The Council also agreed on a general approach regarding the Commission's proposal to revise the rules on the posting of workers.
The political agreement on the posting of workers confirms the Commission's key principle of equal pay for equal work at the same place, setting out that posted workers will generally benefit from the same rules governing pay and working conditions as local workers.
Last week's agreement in the European Parliament's Employment Committee and today's agreement in the Council confirm the strong political commitment from all actors to make our internal labour market fairer and its rules easier to enforce.
A first outline of the Pillar of Social Rights was presented on 8 March 2016, followed by a broad consultation of Member States, EU institutions, social partners, civil society and citizens.

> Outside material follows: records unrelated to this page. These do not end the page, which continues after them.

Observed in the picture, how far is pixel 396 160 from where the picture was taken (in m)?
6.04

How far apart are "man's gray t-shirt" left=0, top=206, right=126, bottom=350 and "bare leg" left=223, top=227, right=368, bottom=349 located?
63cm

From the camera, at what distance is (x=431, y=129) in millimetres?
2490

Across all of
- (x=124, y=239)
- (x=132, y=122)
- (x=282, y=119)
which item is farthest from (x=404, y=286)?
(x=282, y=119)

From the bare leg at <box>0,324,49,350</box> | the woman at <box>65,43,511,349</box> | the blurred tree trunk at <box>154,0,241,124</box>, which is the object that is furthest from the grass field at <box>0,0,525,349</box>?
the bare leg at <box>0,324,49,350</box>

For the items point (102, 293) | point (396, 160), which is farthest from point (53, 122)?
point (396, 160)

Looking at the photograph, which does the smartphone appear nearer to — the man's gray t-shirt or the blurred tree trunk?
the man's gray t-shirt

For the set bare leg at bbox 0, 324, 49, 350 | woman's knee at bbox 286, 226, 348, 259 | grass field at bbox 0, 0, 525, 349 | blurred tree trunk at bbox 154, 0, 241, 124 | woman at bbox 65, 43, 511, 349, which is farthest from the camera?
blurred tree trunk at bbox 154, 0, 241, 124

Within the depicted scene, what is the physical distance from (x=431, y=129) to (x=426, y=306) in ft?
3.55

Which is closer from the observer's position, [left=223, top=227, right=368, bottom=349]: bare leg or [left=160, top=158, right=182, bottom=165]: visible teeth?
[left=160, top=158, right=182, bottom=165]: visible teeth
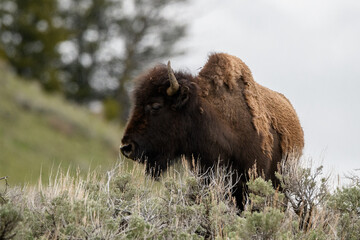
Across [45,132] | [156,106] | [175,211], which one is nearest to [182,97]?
[156,106]

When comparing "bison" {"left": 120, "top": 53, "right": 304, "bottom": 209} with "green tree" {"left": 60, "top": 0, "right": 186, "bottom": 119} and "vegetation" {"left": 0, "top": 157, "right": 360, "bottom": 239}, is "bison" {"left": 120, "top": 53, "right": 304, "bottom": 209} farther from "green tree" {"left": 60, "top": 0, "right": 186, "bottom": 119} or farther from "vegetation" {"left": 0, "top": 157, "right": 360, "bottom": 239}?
"green tree" {"left": 60, "top": 0, "right": 186, "bottom": 119}

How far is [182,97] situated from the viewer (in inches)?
309

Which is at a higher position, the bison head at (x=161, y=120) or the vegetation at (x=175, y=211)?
the bison head at (x=161, y=120)

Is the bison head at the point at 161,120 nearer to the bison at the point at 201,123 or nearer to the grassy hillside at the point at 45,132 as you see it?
the bison at the point at 201,123

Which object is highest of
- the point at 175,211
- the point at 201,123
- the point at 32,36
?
the point at 32,36

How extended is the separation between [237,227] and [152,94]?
2.66 m

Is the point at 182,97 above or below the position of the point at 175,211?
above

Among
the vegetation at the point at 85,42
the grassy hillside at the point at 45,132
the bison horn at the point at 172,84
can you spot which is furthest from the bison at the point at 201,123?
the vegetation at the point at 85,42

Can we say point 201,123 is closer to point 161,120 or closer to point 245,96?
point 161,120

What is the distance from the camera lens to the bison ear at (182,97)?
780cm

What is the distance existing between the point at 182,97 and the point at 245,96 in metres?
0.86

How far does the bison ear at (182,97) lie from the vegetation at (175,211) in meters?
0.89

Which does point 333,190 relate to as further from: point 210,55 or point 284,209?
point 210,55

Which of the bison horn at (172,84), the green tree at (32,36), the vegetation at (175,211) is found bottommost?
the vegetation at (175,211)
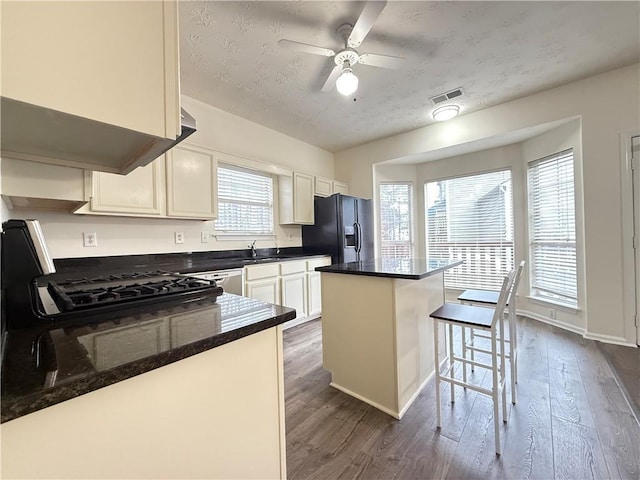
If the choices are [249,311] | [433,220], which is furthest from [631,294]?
[249,311]

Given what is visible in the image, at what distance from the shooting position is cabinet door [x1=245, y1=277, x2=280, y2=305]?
305 cm

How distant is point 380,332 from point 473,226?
3.38 m

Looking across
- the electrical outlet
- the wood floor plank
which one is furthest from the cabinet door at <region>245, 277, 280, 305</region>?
the wood floor plank

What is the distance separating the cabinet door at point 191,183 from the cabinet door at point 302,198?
129cm

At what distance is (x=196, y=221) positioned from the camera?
3.19 meters

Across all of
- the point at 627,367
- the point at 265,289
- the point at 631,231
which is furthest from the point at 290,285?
the point at 631,231

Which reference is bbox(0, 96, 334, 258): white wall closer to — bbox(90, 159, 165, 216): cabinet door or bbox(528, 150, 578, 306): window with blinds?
bbox(90, 159, 165, 216): cabinet door

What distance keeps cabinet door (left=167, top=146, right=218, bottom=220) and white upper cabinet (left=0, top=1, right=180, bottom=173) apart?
1.97 metres

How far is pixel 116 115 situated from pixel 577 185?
425cm

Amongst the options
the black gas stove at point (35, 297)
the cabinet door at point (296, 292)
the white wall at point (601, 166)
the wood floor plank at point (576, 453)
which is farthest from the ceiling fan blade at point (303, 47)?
the wood floor plank at point (576, 453)

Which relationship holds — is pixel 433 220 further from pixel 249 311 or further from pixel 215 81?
pixel 249 311

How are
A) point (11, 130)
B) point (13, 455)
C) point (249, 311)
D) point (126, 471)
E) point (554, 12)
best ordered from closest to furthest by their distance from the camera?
point (13, 455) < point (126, 471) < point (11, 130) < point (249, 311) < point (554, 12)

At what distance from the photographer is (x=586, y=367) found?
2340mm

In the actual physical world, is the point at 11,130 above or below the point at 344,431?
above
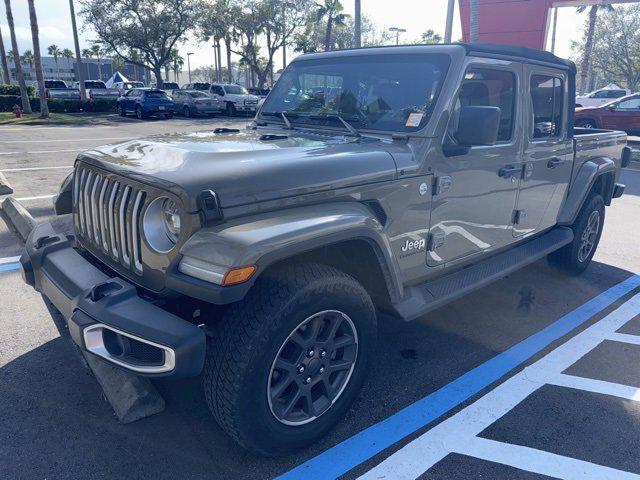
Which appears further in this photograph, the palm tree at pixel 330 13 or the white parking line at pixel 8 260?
the palm tree at pixel 330 13

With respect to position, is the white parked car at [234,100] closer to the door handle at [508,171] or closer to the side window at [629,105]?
the side window at [629,105]

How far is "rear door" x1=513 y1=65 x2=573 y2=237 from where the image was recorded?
3979 millimetres

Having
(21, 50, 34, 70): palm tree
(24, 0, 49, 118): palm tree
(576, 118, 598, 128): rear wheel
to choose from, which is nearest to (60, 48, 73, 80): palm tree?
(21, 50, 34, 70): palm tree

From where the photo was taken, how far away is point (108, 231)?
8.95 ft

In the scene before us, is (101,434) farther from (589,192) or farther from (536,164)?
(589,192)

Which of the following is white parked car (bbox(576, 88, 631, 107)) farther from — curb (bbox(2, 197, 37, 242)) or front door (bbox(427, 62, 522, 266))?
curb (bbox(2, 197, 37, 242))

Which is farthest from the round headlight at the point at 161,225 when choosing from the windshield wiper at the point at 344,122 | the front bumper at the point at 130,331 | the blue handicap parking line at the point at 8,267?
the blue handicap parking line at the point at 8,267

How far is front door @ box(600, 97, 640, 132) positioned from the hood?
17787 millimetres

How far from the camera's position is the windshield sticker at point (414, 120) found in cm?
318

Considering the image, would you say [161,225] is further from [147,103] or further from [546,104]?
[147,103]

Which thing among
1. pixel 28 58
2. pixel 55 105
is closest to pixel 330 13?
pixel 55 105

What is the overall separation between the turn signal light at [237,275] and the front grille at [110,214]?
0.59 m

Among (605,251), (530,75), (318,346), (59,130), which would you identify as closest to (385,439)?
(318,346)

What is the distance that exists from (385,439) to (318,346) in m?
0.65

On 26 April 2017 the Commission presented a final text, which contains 20 principles and rights to support fair and well-functioning labour markets and welfare systems, serving as a compass for a renewed process of convergence towards better working and living conditions among EU Member States.
The Commission put forward a formal proposal to amend the 1996 Posted Workers Directive on 8 March 2016. It complements the 2014 Enforcement Directive on Posted Workers, which introduces new instruments to fight fraud and abuse and to improve administrative cooperation between national authorities in charge of posting.
In 2018 the Commission will launch a European Labour Authority with the aim of strengthening cooperation between labour market authorities at all levels and better manage cross-border situations.
The Commission will also propose other initiatives in support of fair mobility, including a European Social Security Number, to make social security rights more visible and (digitally) accessible.